When their unborn baby died during an Italian holiday, Edyta Weronska and Aston Bowles found themselves making difficult decisions far from home. They tell their story to KAREN WILSON
As the baby was due the same week that Charlie was born, Edyta chose to be induced on August 11 2009 rather than risk having the same birthday, which Aston says “would’ve been a bit weird and a bit grim”.
The birth at the RVI was a breeze.
“I was so looking forward to the pain because I felt like I would get a prize at the end of it, rather than go through it and come home with nothing,” says Edyta.
“It might sound really silly but I really enjoyed giving birth! The midwives were amazing. You’re not just a person – they actually give a damn.”
However, when Edyta first held baby Daisy she felt nothing. “I felt so guilty thinking what if it never comes? But then suddenly it overwhelms you. Women should know that it doesn’t always come straight away.”
And Aston saw Daisy’s resemblance to Charlie straight away. “You could tell they were brother and sister,” he says.
Looking back, Edyta is philosophical about her experience.
“Losing the baby is just the beginning,” she says. “Your whole life is affected by it. But I do want to be happy and I don’t want this to bring me down and destroy my life.”
Adds Aston: “We realised If we didn’t deal with this in a positive, constructive way it could consume us.”
This year the couple went back to Lake Como and visited the midwife that delivered Charlie. “She remembered us and it was emotional,” says Edyta. “It was nice to be able to say thank you.” They also plan to remember Charlie with a family picnic each year and will tell Daisy she had a brother when she’s older.
At the time the couple felt they didn’t need counselling as they had each other.
But recently Edyta visited support group Durham Sands (Stillbirth and Neonatal Death) as she wanted to become a befriender.

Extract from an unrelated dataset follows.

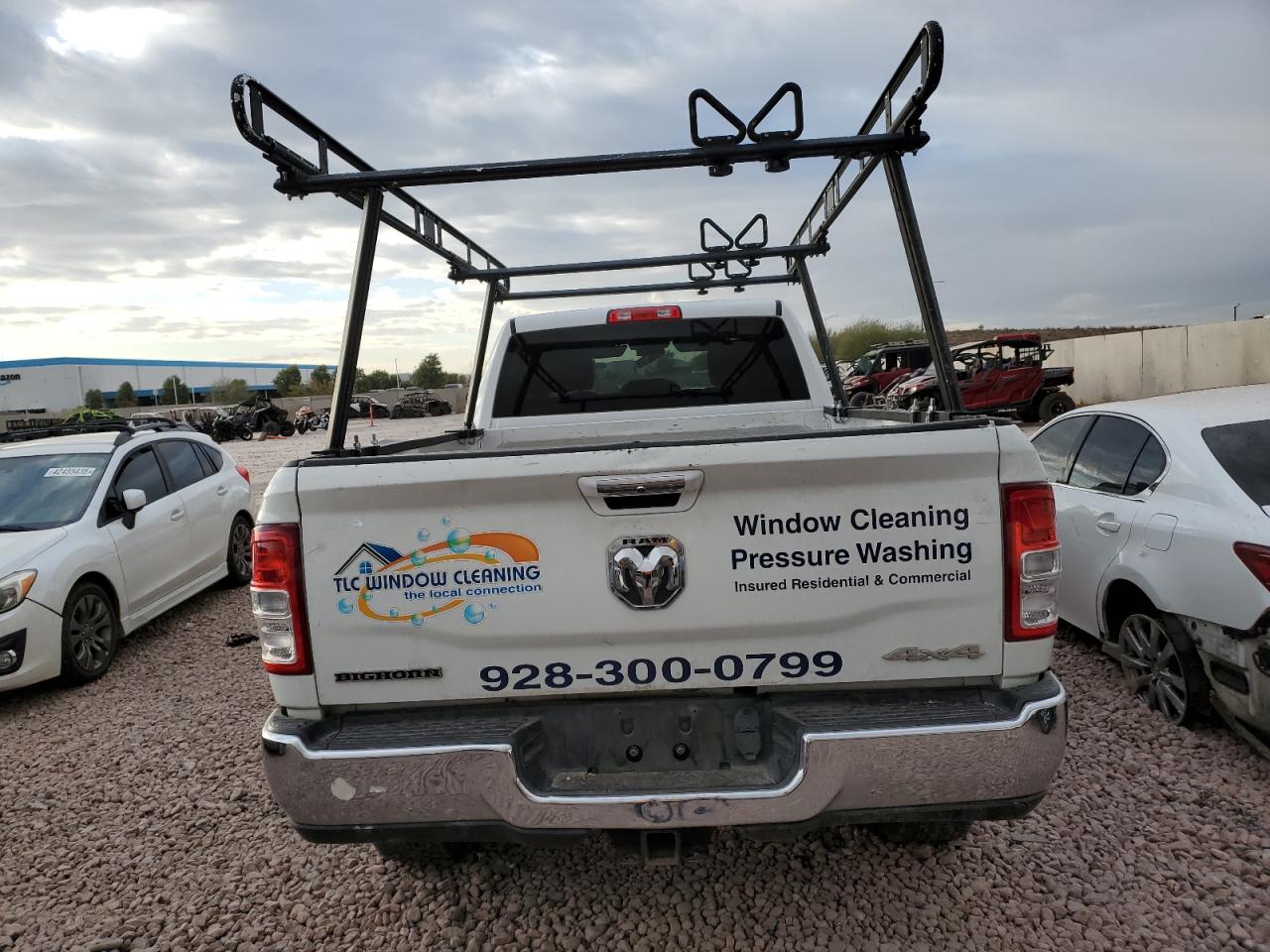 2019 RAM 2500 - Image 6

The experience was a revelation.
“I wish someone had told me about Sands and I wish I’d gone earlier,” she says.
“It’s amazing to talk to a group of people who actually know what you’re on about.”

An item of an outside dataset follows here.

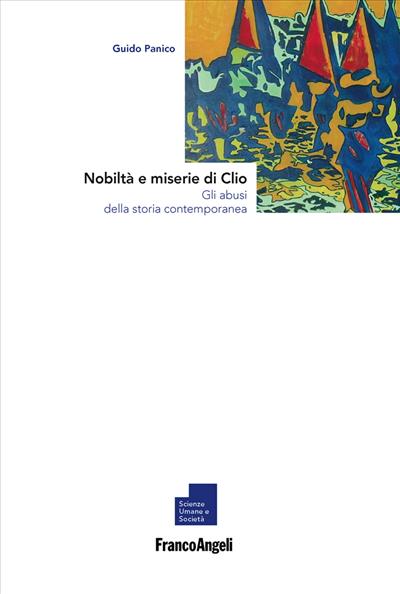 Nobiltà e miserie di Clio.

Now she has set up a monthly Sands group for Newcastle and Gateshead.
“Talking helps,” she says. “When it was fresh it was all I wanted to talk about, you feel compelled, but people think you’re mad or they don’t want to mention it.
“You think you’re crazy when you go to the doctor every week because you’re worried, but talking to people at Sands you find out that’s normal.”
The next meeting of Newcastle Sands is October 31 at St George’s Church Hall in Jesmond, from 7.30pm to 9.30pm. Visit www.newcastle-sands.org for more information
Seventeen babies die every day in the UK (10 are stillbirths, seven are neonatal deaths) totalling 6,500 baby deaths a year.
The stillbirth rate has remained almost unchanged for 10 years.
One in every 200 babies are stillborn in the UK (when a baby is born dead after 24 completed weeks of pregnancy).
One in every 300 babies born in the UK die in the first four weeks of life (neonatal death).
In half of all stillbirths the cause remains unexplained, although in more than half of these pregnancies the baby is smaller than it should be.
Many of these babies are born perfectly formed, with no clear reason why they died. Sands (Stillbirth & Neonatal Death) wants more research into these deaths.